*** Begin section ***

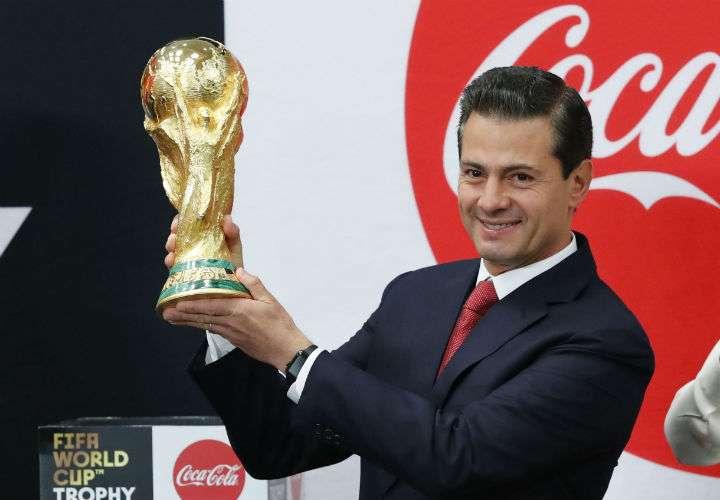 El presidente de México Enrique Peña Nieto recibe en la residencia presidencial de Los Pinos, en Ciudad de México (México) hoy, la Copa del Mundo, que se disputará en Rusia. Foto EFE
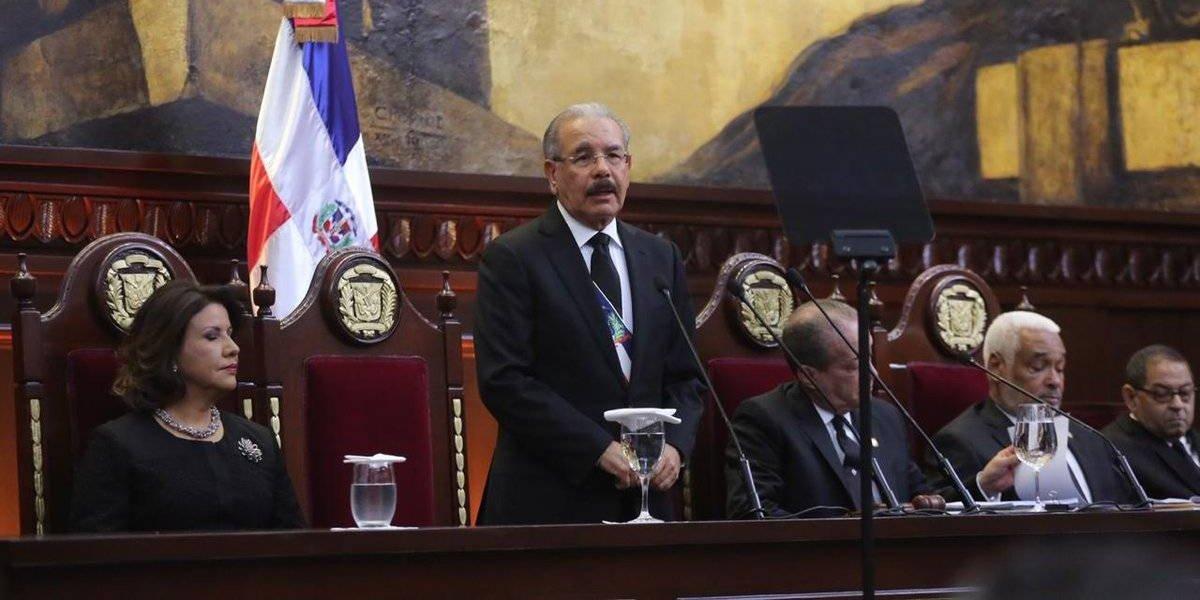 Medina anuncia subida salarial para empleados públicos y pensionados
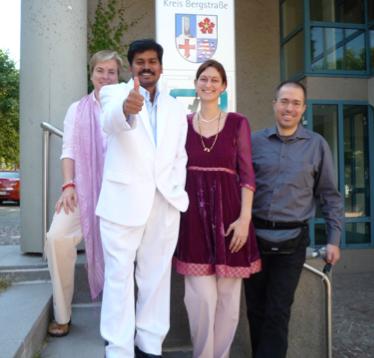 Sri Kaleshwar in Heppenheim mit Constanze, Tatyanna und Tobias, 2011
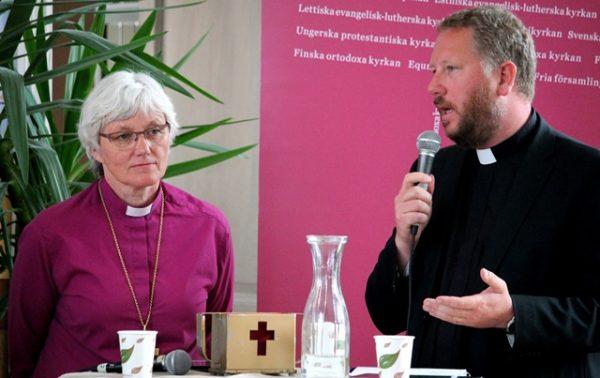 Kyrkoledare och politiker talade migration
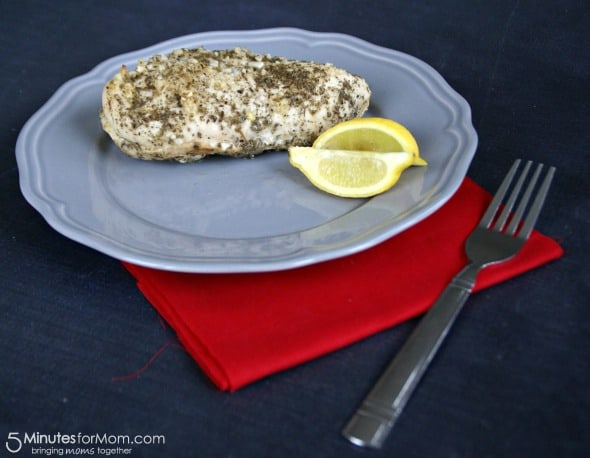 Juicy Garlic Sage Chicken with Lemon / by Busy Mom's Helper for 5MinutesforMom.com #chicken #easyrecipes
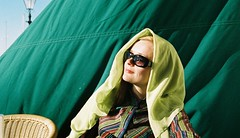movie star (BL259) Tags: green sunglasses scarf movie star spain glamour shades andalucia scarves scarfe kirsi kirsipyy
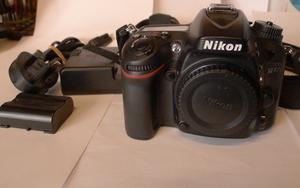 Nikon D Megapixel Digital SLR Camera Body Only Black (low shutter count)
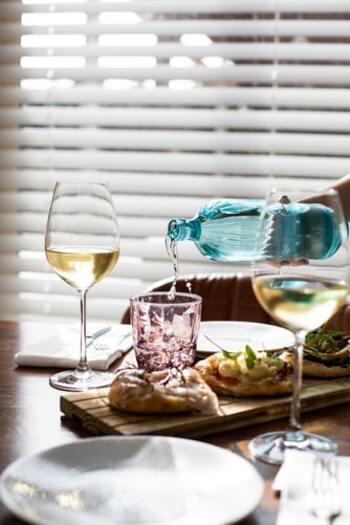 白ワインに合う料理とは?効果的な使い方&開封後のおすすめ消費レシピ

*** End section ***

▶ _PROBLEM TO WORK ON_: Word for word, repeat each line of the records, and leave every image out.

▶ _EXERCISE SOLUTION_:
 El presidente de México Enrique Peña Nieto recibe en la residencia presidencial de Los Pinos, en Ciudad de México (México) hoy, la Copa del Mundo, que se disputará en Rusia. Foto EFE
 Medina anuncia subida salarial para empleados públicos y pensionados
 Sri Kaleshwar in Heppenheim mit Constanze, Tatyanna und Tobias, 2011
 Kyrkoledare och politiker talade migration
 Juicy Garlic Sage Chicken with Lemon / by Busy Mom's Helper for 5MinutesforMom.com #chicken #easyrecipes
movie star (BL259) Tags: green sunglasses scarf movie star spain glamour shades andalucia scarves scarfe kirsi kirsipyy
 Nikon D Megapixel Digital SLR Camera Body Only Black (low shutter count)
 白ワインに合う料理とは?効果的な使い方&開封後のおすすめ消費レシピ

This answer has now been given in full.